**What you will do:**
Duplicate the items below word for word, from the line containing "What is the" down to the end of the items. Include both the first and last lines.

[Spatial question items]
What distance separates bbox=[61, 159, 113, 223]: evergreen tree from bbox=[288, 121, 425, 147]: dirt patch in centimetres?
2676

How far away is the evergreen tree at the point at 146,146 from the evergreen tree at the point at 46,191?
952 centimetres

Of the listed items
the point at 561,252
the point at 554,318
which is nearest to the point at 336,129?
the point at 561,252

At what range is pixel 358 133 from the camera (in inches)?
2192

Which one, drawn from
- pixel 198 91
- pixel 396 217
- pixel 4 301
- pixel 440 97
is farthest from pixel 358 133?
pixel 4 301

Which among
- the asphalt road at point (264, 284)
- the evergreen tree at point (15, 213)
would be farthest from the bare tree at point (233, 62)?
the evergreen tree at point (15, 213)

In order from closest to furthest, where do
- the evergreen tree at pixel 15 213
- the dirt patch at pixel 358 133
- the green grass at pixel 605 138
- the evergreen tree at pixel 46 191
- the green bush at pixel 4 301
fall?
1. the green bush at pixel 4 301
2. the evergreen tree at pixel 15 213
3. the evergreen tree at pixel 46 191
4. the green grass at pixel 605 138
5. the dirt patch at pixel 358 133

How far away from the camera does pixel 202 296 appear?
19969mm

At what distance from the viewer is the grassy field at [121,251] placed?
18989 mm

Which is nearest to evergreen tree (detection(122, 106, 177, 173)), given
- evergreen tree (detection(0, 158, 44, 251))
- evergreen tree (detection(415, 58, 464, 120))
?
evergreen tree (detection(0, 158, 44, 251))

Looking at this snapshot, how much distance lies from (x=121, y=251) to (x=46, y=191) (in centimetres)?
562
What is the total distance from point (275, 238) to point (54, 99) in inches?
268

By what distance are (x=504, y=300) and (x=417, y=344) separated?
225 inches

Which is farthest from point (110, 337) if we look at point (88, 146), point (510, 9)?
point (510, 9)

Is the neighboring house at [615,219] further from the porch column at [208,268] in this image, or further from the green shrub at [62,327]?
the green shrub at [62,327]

**Finished exercise:**
What is the total distance from point (275, 238) to point (54, 99) in inches?
268

By what distance are (x=504, y=300) and (x=417, y=344) separated?
225 inches

Which is farthest from point (110, 337) if we look at point (88, 146), point (510, 9)?
point (510, 9)

Is the neighboring house at [615,219] further from the porch column at [208,268] in this image, or further from the green shrub at [62,327]?
the green shrub at [62,327]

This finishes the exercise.